Image: Salon du Livre de l'Outaouais 2006Et c’est parti: Jusqu’à dimanche, le Salon du Livre de l’Outaouais bat son plein. Fidèle à mes habitudes, je suis passé y faire un premier tour avant la cohue du samedi.

Les habitués du salon seront toujours à l’aise cette année: Très peu de choses ont changés pour cette 27e édition toujours tenue dans les locaux exigus du Palais des Congrès de HullGatineau.. Beaucoup d’exposants, souvent situés au même endroit que de par les années passés. Le prix d’entrée est toujours de 6$, bien que l’on vous remette en échange l’équivalent en coupons-rabais valides chez certains exposants. (Mais pas tous!)

Ce jeudi soir-ci était fort calme, peut-être même plus que d’habitude: La région d’Ottawa/Gatineau ayant subi une journée verglacée, plusieurs écoles (qui organisent des visites au Salon) ont préféré ne pas sortir les autobus. Mais même en temps normal, le jeudi soir est un des moments les moins achalandés du salon. J’en ai donc profité pour faire mes achats et réaliser deux entrevues.

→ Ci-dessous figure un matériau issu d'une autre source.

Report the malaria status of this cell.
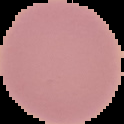

Uninfected.

preparation = thin blood film
image type = cell region segmented out of the field of view; surrounding area masked to black
image size = 124×124 pixels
Classify this cell by malaria status.
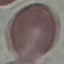

It is uninfected.

capture = smartphone through the microscope eyepiece
preparation = thin blood smear
image type = cell patch, automatically extracted from a larger field of view and resized to 64 × 64 pixels
stain = Giemsa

Photo: Quelques visiteurs au SLO
Soirée calme au Salon du Livre

La première entrevue a eu lieu au stand des éditions Alire, en compagnie de Louise Alain (Direction Commerciale) et Frédéric Fournier (Adjoint à la promotion). La retranscription:

Le Salon du Livre de l’Outaouais compte près d’une centaine d’exposants. Pourquoi arrêter au stand d’Alire plutôt que n’importe quel autre?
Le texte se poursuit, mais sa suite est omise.